Directions for this task: Swap "guacamole" for "salsa" wherever it occurs in the entries below, and write out all the entries again with every other word unchanged and no pictures.

Dataset records:
__________

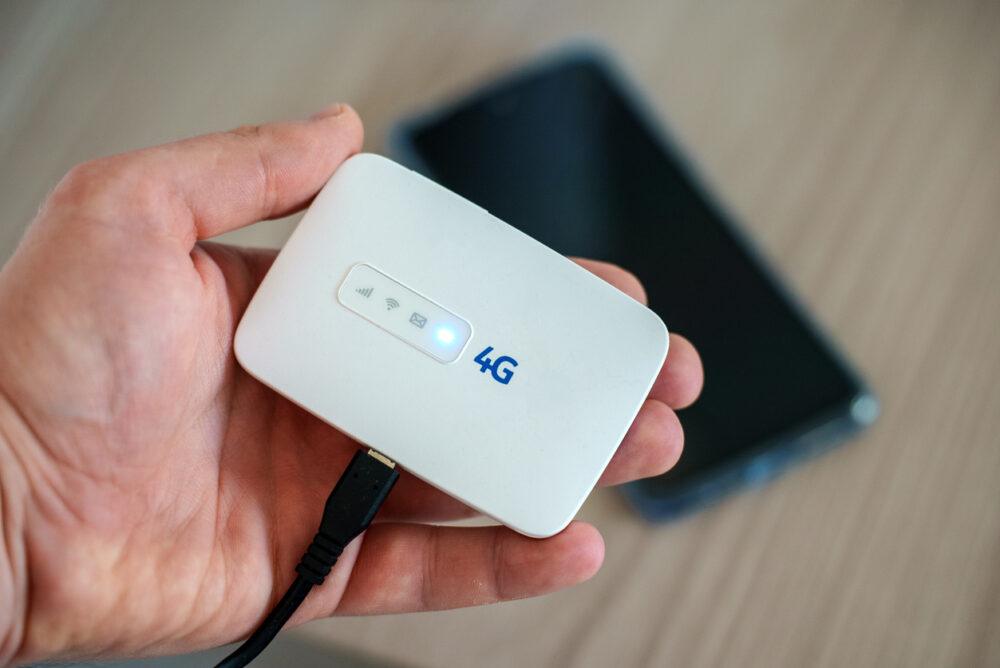 Hand holding a white 4G WiFi router, connected via USB cable, with a smartphone in the background.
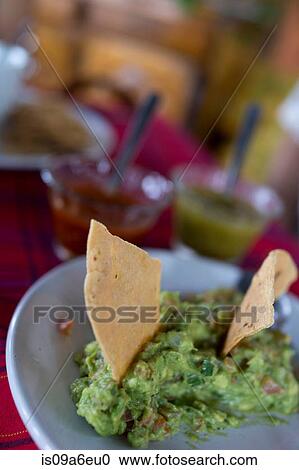 Tortilla chips and guacamole View Large Photo Image Stock Image - Tortilla chips and guacamole. Fotosearch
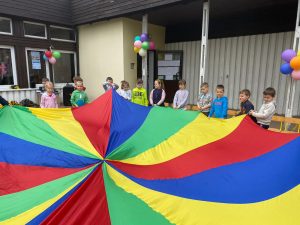 Trzynaścioro dzieci znajdujących się przedz przedszkolem i trzymających w rękach kolorową chustę. Budynek przedszkola jest udekorowany balonami.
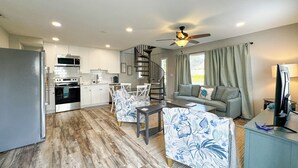 A modern kitchen with white cabinets, a microwave, and a stove. There is a dining area with a table and chairs, and a living room with a sofa and a TV.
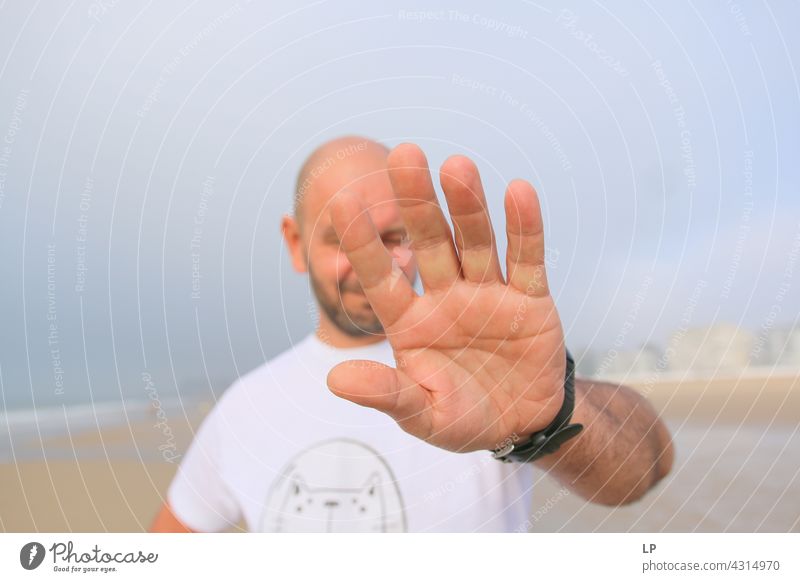 man showing palm at the camera Emotions Tolerant Acceptance Peace solidarity Lovely multiethnic cooperation anti racism two unity interracial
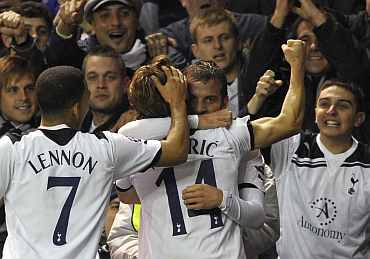 Tottenham players celebrate after scoring a goal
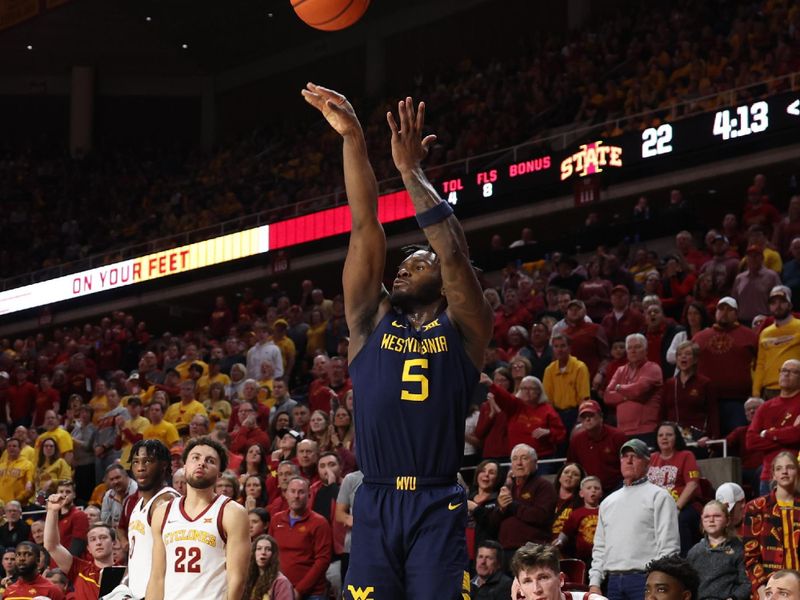 Feb 27, 2023; Ames, Iowa, USA; West Virginia Mountaineers guard Joe Toussaint (5) scores against the Iowa State Cyclones during the first half at James H. Hilton Coliseum. Mandatory Credit: Reese Strickland-USA TODAY Sports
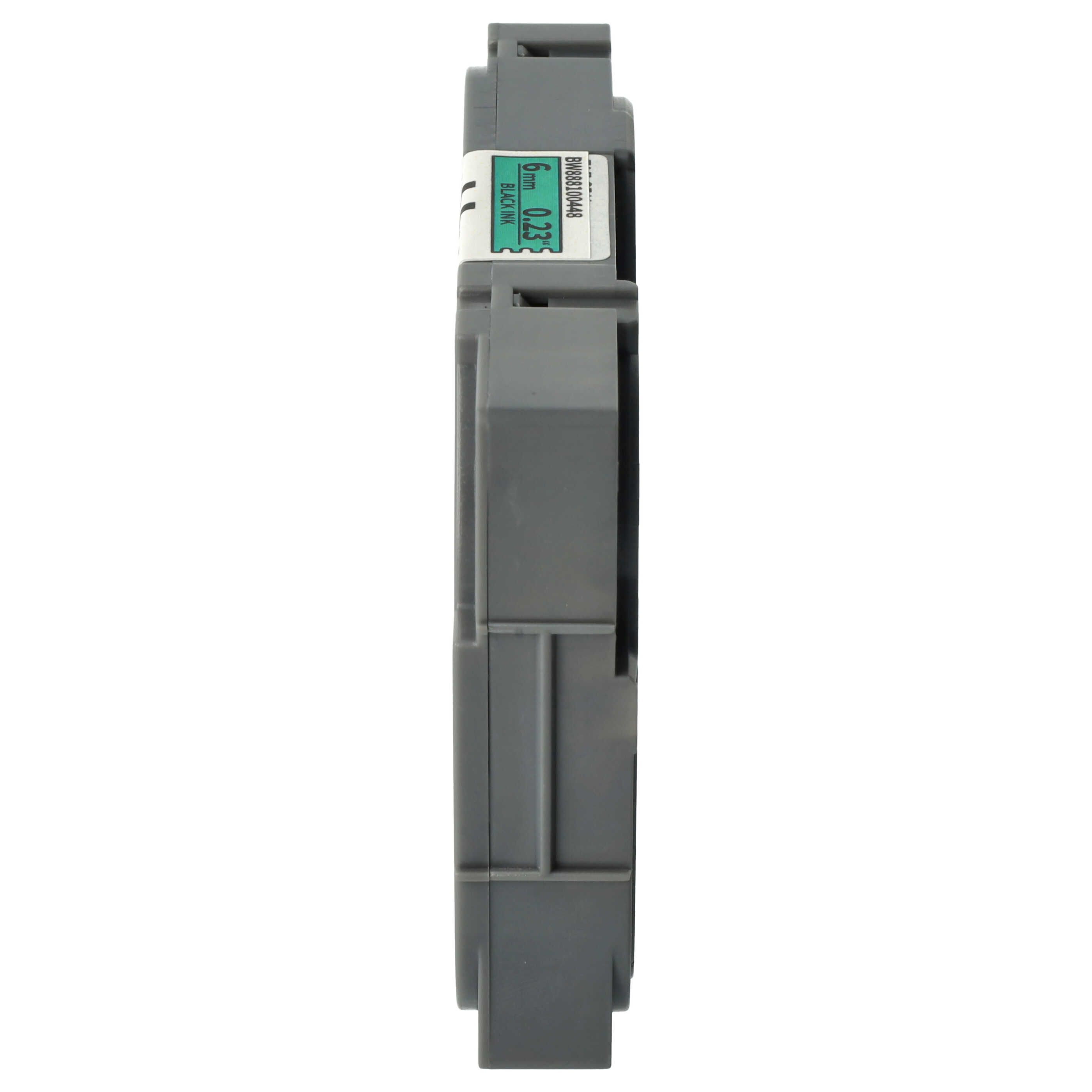 Ein graues rechteckiges elektronisches Bauteil mit einem Aufkleber mit Messungen und Informationen.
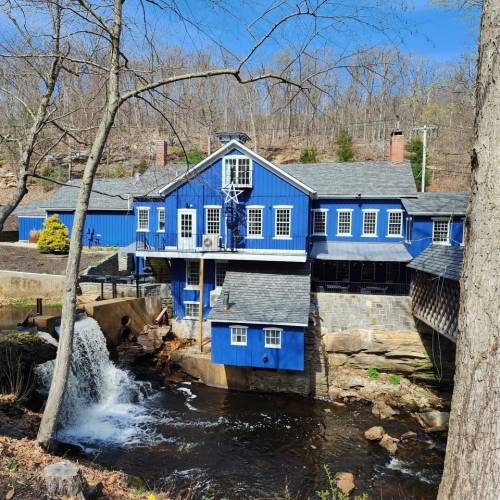A blue building by a stream with a small waterfall, surrounded by trees and a clear blue sky.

__________

Result for this exercise:
 Hand holding a white 4G WiFi router, connected via USB cable, with a smartphone in the background.
 Tortilla chips and salsa View Large Photo Image Stock Image - Tortilla chips and salsa. Fotosearch
 Trzynaścioro dzieci znajdujących się przedz przedszkolem i trzymających w rękach kolorową chustę. Budynek przedszkola jest udekorowany balonami.
 A modern kitchen with white cabinets, a microwave, and a stove. There is a dining area with a table and chairs, and a living room with a sofa and a TV.
 man showing palm at the camera Emotions Tolerant Acceptance Peace solidarity Lovely multiethnic cooperation anti racism two unity interracial
 Tottenham players celebrate after scoring a goal
 Feb 27, 2023; Ames, Iowa, USA; West Virginia Mountaineers guard Joe Toussaint (5) scores against the Iowa State Cyclones during the first half at James H. Hilton Coliseum. Mandatory Credit: Reese Strickland-USA TODAY Sports
 Ein graues rechteckiges elektronisches Bauteil mit einem Aufkleber mit Messungen und Informationen.
A blue building by a stream with a small waterfall, surrounded by trees and a clear blue sky.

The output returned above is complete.